5. Persons described through a chain such as "so-and-so, from his father, from his grandfather."
6. Persons described as the husband of a particular woman or the wife of a particular man.
7. Ambiguous figures (mubhamat), such as "a man," "a shaykh," "some scholars," and similar expressions.
8. Errors occurring in names and genealogical attributions.

=== Categories of the second section ===
The second section concerns women and consists of seven categories. It follows the same arrangement as the section on men, except for the fifth category, since the works on which the book is based do not contain examples of women described through a chain such as "so-and-so, from her mother, from her grandmother," or "from her father, from her grandfather."

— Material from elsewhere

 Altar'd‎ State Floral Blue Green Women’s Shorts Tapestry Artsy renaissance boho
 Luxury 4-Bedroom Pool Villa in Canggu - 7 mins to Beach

=== Arrangement of names ===
Al-Nawawi arranged the names according to the Arabic alphabet. He began with individuals named Muhammad, stating that he did so "following Abu Abd Allah al-Bukhari and the scholars after him, may Allah be pleased with them, because of the nobility of the name of the Prophet Muhammad." He then returned to the conventional alphabetical order.

Within each letter, he also followed a secondary alphabetical order. For example, under the letter hamza, he placed Adam before Ibrahim because, although both names begin with hamza, the second letter of Adam is another hamza, whereas the second letter of Ibrahim is ba, and hamza precedes ba in the alphabetical order.

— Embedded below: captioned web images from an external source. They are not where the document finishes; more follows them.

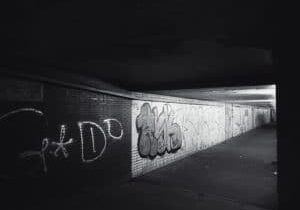 Mørk tunnel med graffiti, hvor man ikke kan se hele tunnellen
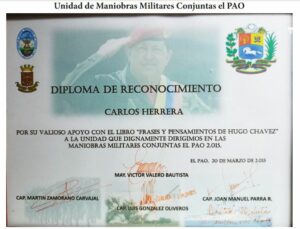 Libro de Chávez Frases y Pensamientos “El Legado” recibió reconocimiento de la Unidad de Maniobras Militares Conjuntas el PAO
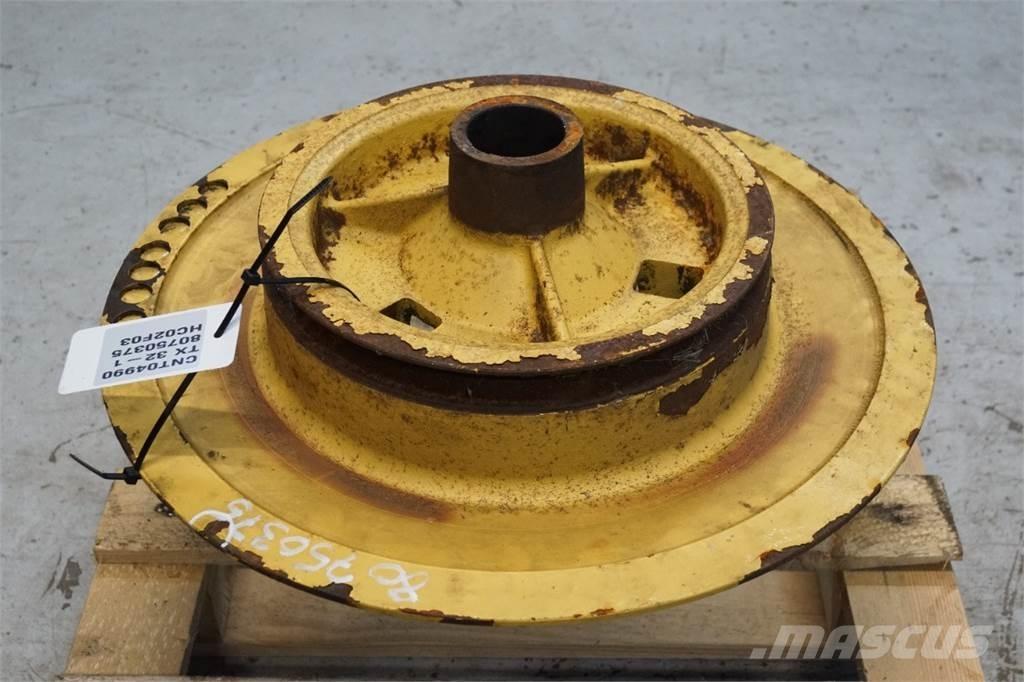 New Holland TX32 农业机械-其他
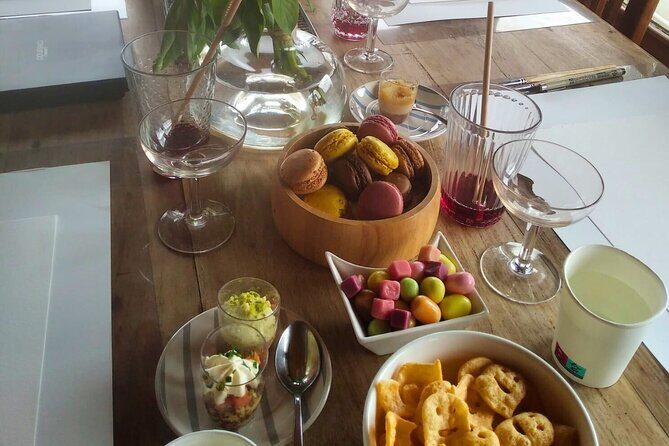 Fashion Design Workshop & Brunch on a Seine River Boat in Paris - FAQ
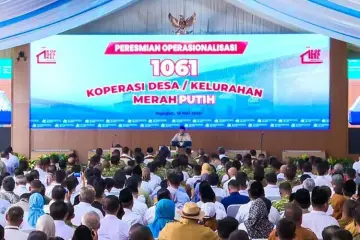 Peresmian Kopdes Merah Putih dan Panen Raya Jagung Serentak Perkuat Transformasi Ekonomi Desa Berbasis Perhutanan Sosia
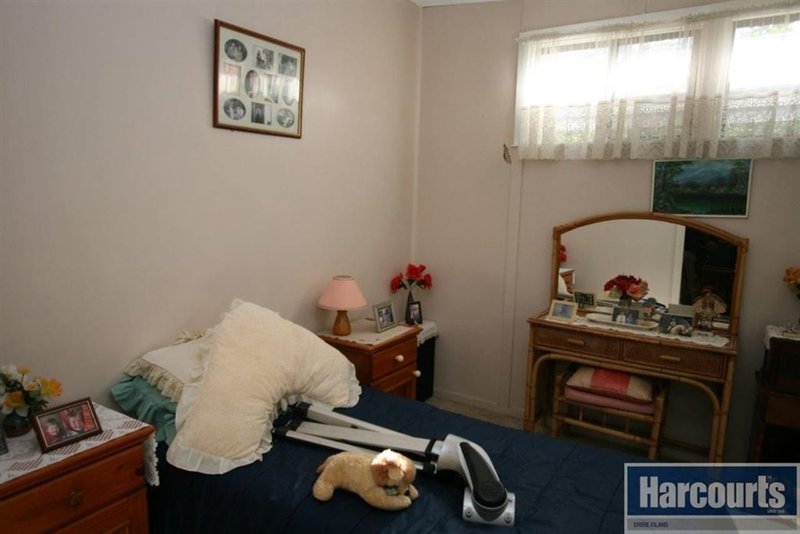 Photo - 17 Cumming Street, Bongaree QLD 4507 - Image 6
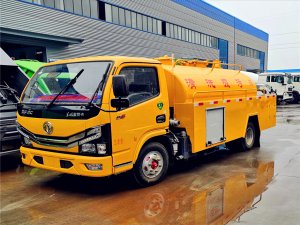 東風小多利卡清洗吸糞車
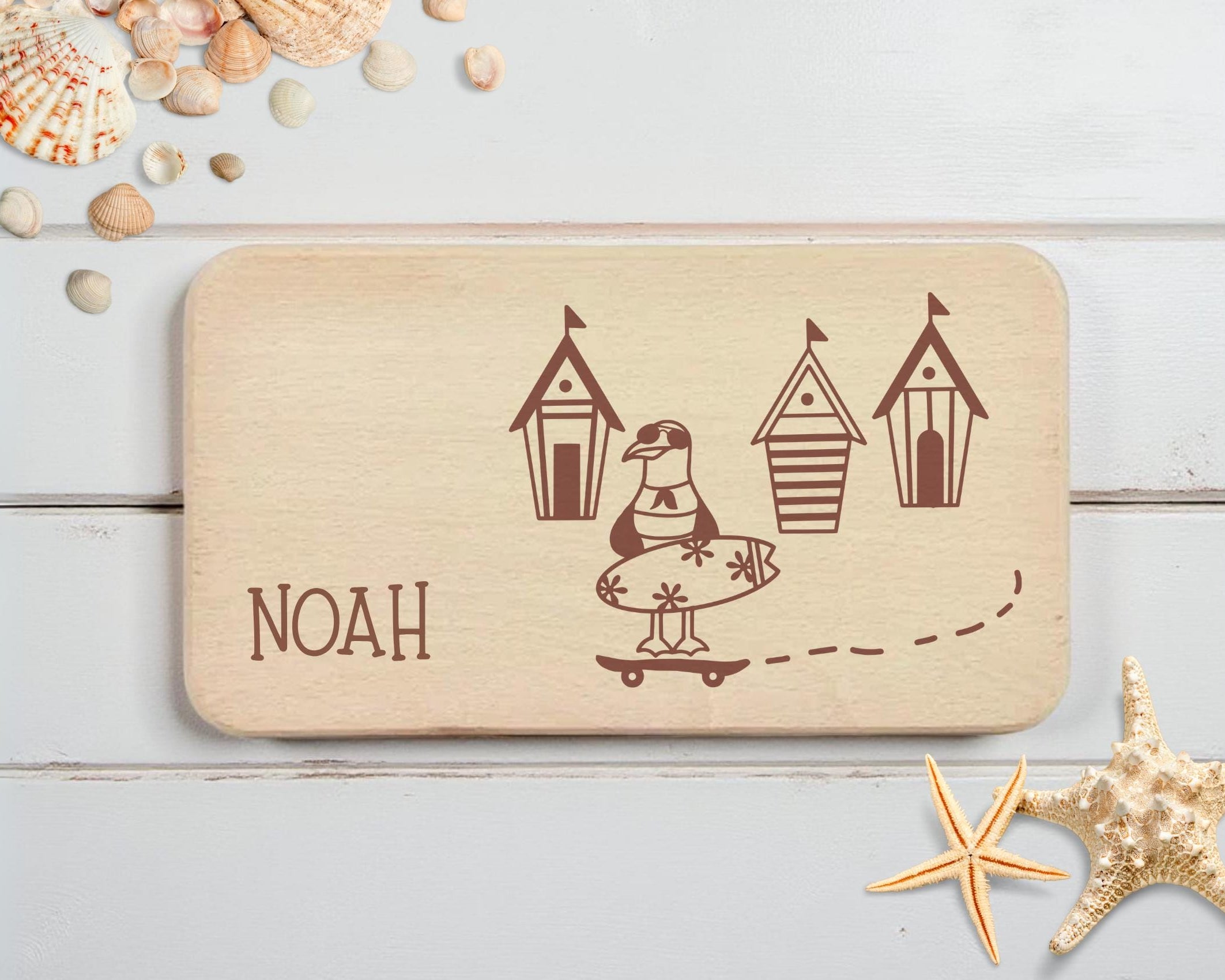 Personalisiertes Frühstücksbrettchen | maritime Motive Möwe | Lasergravur | Buchenholz | Moin Strand Meer | Geschenkidee Camping Kinder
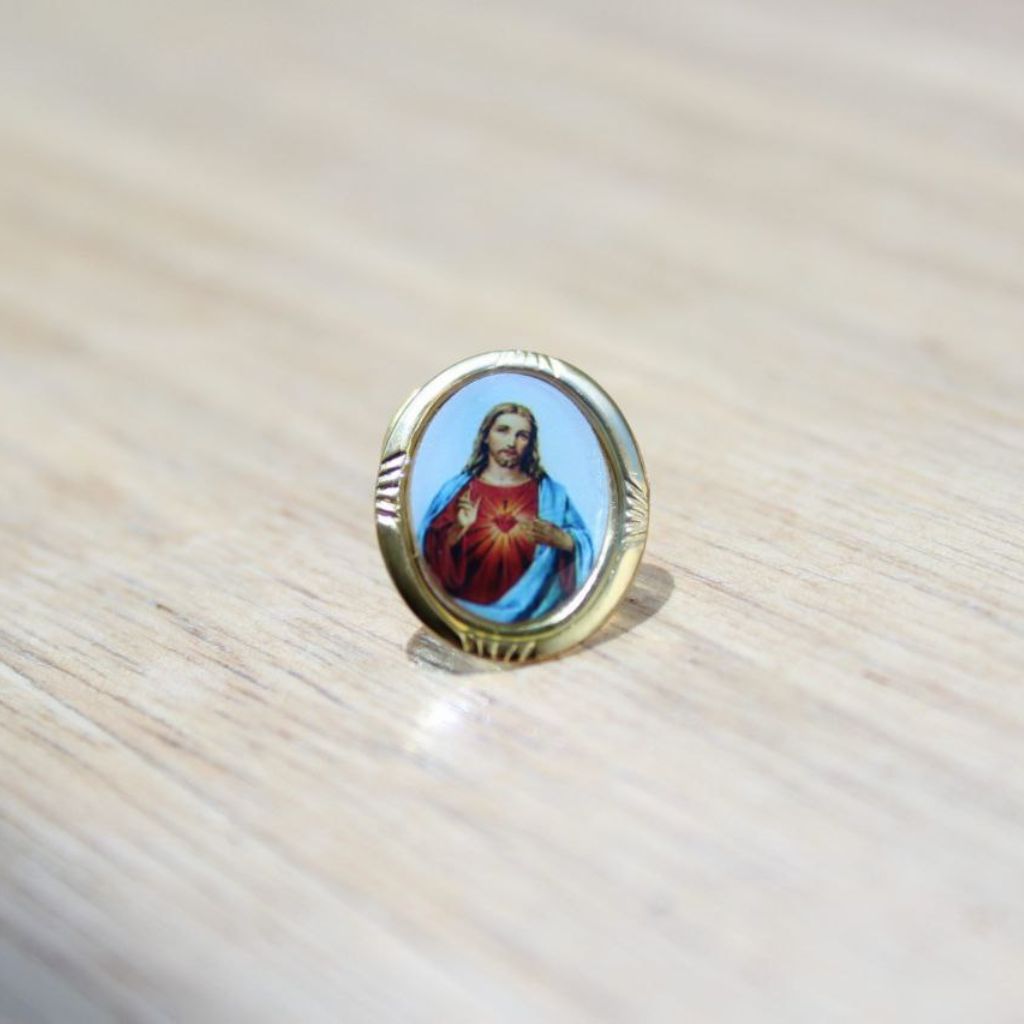 Pin del Sagrado Corazón en Metal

For ambiguous figures and errors, he stated that he arranged them according to the order in which they occur in the books upon which the work was based.

== Linguistic terminology ==
Al-Nawawi arranged the linguistic terminology alphabetically. Within each letter, he considered the first, second, and subsequent letters, arranging words according to their original letters rather than their additional letters. In some cases, he included an additional letter in the entry under the form in which it occurs and explicitly noted that the letter was additional.

== Vocalization of names and terminology ==
Al-Nawawi provided precise vocalization for personal names, linguistic terms, place names, and other words requiring clarification. He indicated matters such as whether a consonant is pronounced lightly or emphatically, whether it is doubled, and whether a letter is the unpointed ayn or the dotted ghayn, and similar distinctions.

He stated that he would transmit this material after verifying and refining it from authoritative sources and the works of scholars specializing in the subject. When information was well known, he generally did not attribute it to individual authorities because of the large number of transmitters and the lack of need to do so. When discussing Arabic linguistic material, however, he attributed it to its author or transmitter.

For personal names and biographical information, he relied on works by renowned hadith scholars and historians whose authority was widely recognized, including the Tarikh of al-Bukhari, the work of Ibn Abi Khaythama, the Tarikh of Khalifa ibn Khayyat, the Kitab al-Tabaqat al-Kabir and al-Tabaqat al-Saghir of Ibn Sa'd, al-Waqidi, and others.

== The terminology of Islamic jurisprudence ==

Al-Nawawi explained the purpose of his work in the introduction to his al-Majmu:

I explain therein the linguistic expressions occurring in the book, and the names of the companions [of the school] and others among the scholars, transmitters, and narrators, sometimes at length and sometimes briefly according to the context and need. For this purpose I compiled a work called Tahdhib al-Asma' wa-l-Lughat, in which I collected material relating to Mukhtasar al-Muzani, al-Muhadhdhab, al-Wasit, al-Tanbih, al-Wajiz, and al-Rawdah, which I abridged from the commentary on al-Wajiz by Imam Abu al-Qasim al-Rafi'i, may Allah have mercy on him. It includes Arabic and foreign words, names, definitions, qualifications, principles, rules, and other matters mentioned in any of these six books.

I also explain therein a number of matters for which Imam Abu Ibrahim Isma'il ibn Yahya al-Muzani was criticized in his Mukhtasar, Imam Abu Hamid al-Ghazali in al-Wasit, and the author of al-Tanbih, together with responses to those criticisms where possible, since the need for this is comparable to the need for al-Muhadhdhab.